The news has been bleak for, y’know, several eons now — and if you need to talk through it, you can always call Zappos. 

Since April, the online shoe retailer has encouraged its staff to make small talk with customers. Need to vent about Uncut Gems or just hear a stranger laugh? Zappos is ready for you. 

Even before the Bad Times, Zappos encouraged reps to chat with customers — years ago, one call lasted 11 hours.

More recently, one woman who called in to confirm a receipt for hot pink Crocs ended up chatting about her favorite Brazilian restaurant in Las Vegas and her relationship with her mother.

Ready for that hotline bling?

Since the pandemic started, plenty of companies have rethought their approach to customer service.
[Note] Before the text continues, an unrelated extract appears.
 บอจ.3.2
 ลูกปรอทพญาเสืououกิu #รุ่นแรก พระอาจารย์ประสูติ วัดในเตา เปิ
At the height of lockdown, a Dallas bookstore launched a special hotline: Customers dialed in not just to ask for book recommendations but also to discuss Love Is Blind or their feelings of loneliness with the general manager, Cristina Rodriguez.  
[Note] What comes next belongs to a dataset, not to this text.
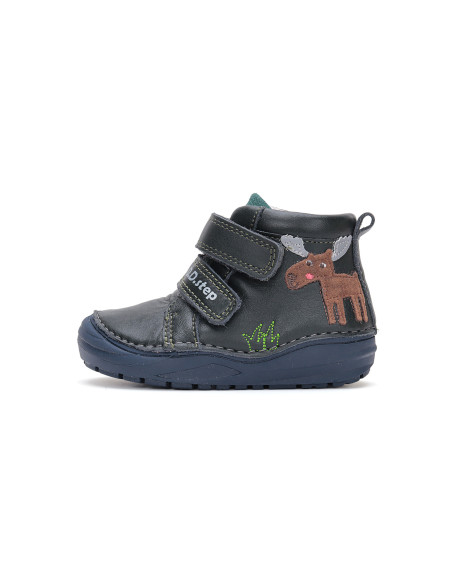 ДЕТСКИ ОБУВКИ S071-42933M 26-31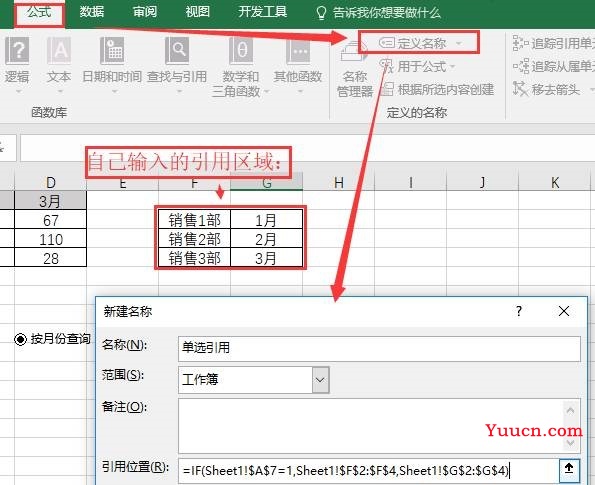 双控件Excel图表制作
A library in Rochester, Minnesota gets ~60 rings a day from residents, and the librarians have started placing “social connectedness” calls to regular visitors they haven’t heard from in a while — just to check in. 

But good luck outrunning Zappos

The company is the biggest yet to adopt a “call us for anything” model — and, sneakers aside, it has even offered to connect people to needed resources. 

“Need help locating those hard to find items? Looking for a place to host your family reunion?” Zappos asks. “Give us a call.”

At one point, a director at the Mount Sinai hospital system called Zappos in search of pulse oximeters — medical devices that measure blood oxygen levels. 

The oximeters were out of stock everywhere, but Zappos managed to find — and ship — 500 of them. “It was, like, unbelievable from our perspective,” the director told The New York Times.